→ What is expected:
Return only those lines of the listing in which "Muntiacus" appears.

→ The data:
====================

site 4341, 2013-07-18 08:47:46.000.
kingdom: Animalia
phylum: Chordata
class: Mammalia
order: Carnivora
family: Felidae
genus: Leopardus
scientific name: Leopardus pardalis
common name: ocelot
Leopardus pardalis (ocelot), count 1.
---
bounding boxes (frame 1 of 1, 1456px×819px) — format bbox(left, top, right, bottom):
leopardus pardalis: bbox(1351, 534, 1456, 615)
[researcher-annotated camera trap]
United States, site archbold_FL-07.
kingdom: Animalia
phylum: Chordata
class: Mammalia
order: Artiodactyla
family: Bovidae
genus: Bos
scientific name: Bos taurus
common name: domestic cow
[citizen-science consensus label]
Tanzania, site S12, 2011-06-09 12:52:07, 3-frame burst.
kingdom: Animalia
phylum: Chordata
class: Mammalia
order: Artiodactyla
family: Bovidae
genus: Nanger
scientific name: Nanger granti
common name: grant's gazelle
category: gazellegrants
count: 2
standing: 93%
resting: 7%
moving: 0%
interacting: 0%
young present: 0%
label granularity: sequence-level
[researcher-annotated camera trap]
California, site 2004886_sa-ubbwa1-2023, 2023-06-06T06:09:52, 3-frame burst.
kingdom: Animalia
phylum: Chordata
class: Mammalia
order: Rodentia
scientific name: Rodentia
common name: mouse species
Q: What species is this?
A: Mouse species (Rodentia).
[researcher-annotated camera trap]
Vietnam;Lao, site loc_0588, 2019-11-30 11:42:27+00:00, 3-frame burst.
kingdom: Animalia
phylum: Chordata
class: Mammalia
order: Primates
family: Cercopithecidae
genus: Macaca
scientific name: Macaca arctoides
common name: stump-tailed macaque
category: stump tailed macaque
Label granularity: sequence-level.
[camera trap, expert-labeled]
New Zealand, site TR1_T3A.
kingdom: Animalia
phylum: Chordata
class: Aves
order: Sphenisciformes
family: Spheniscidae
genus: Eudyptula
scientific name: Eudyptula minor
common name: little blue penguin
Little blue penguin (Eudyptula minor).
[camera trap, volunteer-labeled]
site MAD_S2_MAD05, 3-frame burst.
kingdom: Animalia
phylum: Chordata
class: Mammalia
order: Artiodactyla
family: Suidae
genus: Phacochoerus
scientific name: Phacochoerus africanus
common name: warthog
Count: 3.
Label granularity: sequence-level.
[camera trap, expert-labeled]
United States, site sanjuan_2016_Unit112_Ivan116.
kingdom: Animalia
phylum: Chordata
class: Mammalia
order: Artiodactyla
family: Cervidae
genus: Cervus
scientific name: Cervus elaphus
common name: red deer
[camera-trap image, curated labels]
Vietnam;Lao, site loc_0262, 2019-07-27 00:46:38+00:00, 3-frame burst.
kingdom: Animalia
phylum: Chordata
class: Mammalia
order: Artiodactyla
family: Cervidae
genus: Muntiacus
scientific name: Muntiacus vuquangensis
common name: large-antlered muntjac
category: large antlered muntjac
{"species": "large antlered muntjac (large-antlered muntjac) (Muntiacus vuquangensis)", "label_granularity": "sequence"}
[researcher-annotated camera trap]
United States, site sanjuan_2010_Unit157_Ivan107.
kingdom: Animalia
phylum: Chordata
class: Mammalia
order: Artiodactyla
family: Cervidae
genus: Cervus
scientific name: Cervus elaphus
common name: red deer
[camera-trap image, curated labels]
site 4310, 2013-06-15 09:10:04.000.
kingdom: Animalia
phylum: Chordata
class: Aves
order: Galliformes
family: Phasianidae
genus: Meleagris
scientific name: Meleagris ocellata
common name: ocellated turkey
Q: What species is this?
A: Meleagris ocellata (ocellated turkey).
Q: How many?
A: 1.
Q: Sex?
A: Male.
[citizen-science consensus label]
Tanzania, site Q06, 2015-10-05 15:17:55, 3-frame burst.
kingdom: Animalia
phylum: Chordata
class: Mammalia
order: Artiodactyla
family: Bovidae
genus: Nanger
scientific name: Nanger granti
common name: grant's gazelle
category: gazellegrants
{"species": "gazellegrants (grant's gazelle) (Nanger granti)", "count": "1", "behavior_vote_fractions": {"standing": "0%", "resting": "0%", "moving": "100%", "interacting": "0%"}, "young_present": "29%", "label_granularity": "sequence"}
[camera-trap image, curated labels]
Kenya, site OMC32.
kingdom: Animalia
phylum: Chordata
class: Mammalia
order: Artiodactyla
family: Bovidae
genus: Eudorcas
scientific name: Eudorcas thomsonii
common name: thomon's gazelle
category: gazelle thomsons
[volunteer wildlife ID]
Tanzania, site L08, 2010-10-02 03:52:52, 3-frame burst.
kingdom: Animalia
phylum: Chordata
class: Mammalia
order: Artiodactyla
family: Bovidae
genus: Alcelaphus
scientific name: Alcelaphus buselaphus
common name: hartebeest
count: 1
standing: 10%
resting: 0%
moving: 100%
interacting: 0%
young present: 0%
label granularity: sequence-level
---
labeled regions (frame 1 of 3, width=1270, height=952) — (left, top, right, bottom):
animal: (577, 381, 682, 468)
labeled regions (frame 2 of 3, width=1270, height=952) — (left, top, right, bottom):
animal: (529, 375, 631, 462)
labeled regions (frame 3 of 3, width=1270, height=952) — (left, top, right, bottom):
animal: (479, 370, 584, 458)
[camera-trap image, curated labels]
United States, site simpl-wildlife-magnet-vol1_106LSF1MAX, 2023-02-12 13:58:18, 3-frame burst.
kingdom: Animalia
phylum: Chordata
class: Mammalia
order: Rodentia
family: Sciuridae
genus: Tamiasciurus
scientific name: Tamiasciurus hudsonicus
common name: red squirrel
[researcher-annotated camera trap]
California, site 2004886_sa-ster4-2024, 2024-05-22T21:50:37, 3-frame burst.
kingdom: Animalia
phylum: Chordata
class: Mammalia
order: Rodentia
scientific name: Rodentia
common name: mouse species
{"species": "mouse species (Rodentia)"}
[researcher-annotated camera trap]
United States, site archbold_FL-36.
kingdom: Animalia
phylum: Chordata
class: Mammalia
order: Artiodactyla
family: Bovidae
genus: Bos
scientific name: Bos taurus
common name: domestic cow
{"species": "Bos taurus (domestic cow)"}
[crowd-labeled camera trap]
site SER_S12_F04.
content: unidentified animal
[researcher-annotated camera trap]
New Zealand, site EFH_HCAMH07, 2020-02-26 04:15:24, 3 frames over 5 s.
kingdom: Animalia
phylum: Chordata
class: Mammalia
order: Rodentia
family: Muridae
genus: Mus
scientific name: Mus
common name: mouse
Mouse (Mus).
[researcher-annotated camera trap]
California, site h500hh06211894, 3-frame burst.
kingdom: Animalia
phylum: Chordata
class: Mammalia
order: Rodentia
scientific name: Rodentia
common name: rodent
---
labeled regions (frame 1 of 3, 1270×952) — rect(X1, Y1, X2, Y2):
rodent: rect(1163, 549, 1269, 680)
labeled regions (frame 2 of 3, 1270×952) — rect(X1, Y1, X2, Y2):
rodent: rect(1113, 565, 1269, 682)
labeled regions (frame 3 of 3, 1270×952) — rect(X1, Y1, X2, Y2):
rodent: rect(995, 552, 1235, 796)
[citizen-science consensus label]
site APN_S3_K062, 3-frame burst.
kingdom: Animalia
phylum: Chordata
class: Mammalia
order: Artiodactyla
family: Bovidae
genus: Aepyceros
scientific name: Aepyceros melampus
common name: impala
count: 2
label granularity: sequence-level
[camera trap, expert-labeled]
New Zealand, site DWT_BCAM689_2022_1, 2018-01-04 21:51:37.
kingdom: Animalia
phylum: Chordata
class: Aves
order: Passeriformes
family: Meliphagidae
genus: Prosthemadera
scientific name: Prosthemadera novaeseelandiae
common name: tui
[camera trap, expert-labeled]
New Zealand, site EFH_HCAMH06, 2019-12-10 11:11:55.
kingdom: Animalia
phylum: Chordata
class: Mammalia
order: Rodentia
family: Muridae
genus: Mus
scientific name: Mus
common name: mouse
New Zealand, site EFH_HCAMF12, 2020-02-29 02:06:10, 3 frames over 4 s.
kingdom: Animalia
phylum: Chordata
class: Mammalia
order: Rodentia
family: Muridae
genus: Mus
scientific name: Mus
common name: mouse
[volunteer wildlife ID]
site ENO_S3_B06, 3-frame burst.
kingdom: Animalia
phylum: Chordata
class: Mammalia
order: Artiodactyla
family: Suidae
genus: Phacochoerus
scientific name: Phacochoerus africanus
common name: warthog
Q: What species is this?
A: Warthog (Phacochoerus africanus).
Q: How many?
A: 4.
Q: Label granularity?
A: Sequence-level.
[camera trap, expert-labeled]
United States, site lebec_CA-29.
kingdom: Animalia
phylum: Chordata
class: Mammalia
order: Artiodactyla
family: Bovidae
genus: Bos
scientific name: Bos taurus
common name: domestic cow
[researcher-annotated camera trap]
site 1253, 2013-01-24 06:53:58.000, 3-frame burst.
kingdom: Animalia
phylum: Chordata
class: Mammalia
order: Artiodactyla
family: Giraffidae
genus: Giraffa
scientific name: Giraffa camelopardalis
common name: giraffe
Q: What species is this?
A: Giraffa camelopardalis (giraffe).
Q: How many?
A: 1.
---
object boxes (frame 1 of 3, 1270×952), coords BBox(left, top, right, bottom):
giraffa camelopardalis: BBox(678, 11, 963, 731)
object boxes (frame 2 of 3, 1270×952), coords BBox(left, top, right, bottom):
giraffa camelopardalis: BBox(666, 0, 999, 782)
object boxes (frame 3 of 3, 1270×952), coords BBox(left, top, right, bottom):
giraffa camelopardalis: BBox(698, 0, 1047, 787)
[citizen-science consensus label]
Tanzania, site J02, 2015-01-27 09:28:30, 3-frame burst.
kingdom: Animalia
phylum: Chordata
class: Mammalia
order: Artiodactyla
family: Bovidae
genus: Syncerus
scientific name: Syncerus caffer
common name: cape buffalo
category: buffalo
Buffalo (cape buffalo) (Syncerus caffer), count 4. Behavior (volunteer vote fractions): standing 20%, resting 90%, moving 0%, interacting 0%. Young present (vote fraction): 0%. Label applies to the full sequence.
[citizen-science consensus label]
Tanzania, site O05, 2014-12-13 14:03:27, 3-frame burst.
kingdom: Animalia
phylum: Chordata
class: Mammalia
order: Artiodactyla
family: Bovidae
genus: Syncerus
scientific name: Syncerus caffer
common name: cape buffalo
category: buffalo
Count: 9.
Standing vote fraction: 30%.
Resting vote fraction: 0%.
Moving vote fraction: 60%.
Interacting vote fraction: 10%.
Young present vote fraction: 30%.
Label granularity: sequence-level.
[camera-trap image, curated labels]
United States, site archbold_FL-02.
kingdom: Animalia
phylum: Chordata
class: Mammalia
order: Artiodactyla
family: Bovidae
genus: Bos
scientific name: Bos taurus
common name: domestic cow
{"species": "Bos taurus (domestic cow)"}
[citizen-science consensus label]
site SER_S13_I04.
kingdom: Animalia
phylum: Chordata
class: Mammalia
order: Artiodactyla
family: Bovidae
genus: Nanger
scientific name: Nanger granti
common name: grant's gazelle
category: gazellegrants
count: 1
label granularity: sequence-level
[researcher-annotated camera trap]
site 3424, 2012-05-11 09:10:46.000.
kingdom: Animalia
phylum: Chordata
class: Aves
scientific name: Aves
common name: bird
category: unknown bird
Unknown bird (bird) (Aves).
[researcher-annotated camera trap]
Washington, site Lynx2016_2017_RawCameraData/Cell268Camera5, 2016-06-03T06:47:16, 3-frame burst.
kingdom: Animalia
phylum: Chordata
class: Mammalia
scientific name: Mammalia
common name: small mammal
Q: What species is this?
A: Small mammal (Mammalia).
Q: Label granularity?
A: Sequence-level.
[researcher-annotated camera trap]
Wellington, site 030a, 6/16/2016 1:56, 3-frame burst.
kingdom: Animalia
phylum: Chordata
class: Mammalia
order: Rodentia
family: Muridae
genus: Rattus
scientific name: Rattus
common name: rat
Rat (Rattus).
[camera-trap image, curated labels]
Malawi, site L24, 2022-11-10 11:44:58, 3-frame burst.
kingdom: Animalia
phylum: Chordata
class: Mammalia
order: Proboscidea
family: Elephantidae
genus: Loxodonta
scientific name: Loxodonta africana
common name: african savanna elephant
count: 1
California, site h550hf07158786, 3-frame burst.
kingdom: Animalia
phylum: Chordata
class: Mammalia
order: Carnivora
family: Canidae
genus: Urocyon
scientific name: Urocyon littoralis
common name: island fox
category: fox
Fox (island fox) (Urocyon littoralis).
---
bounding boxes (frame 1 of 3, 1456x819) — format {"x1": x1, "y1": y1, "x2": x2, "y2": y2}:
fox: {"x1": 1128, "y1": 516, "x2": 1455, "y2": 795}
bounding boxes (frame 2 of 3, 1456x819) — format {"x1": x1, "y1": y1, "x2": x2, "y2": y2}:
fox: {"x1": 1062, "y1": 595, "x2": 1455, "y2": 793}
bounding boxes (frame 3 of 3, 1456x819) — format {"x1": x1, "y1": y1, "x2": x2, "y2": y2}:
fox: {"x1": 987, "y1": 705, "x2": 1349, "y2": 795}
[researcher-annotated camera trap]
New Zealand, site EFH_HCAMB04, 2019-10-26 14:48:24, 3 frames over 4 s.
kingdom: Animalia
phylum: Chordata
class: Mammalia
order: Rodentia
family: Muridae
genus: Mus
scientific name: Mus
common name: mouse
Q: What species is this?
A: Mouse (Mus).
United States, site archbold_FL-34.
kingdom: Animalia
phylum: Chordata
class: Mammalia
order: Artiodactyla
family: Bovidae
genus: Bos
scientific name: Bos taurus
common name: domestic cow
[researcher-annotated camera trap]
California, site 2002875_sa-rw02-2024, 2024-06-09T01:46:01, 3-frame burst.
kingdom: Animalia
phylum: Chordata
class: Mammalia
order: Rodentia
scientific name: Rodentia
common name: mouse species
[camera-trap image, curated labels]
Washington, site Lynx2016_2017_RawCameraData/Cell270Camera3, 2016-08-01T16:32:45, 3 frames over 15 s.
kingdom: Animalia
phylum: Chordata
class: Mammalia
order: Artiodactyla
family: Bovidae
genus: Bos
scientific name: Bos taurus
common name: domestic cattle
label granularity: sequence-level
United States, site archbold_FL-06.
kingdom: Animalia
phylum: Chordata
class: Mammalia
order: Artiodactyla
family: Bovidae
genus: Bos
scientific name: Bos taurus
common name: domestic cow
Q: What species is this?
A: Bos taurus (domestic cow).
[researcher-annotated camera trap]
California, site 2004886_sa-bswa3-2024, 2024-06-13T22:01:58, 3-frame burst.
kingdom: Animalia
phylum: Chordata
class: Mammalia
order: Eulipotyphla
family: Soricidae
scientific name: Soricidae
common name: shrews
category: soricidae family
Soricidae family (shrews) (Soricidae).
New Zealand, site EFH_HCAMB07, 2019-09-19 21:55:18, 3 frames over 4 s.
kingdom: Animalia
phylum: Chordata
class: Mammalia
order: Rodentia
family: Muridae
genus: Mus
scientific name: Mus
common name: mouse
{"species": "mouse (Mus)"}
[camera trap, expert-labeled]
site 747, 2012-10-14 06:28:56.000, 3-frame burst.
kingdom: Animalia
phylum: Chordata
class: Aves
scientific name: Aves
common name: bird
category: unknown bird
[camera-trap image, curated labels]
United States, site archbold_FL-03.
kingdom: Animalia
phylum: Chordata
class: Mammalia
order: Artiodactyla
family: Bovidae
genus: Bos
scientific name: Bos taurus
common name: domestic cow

====================

→ Problem solution:
genus: Muntiacus
scientific name: Muntiacus vuquangensis
{"species": "large antlered muntjac (large-antlered muntjac) (Muntiacus vuquangensis)", "label_granularity": "sequence"}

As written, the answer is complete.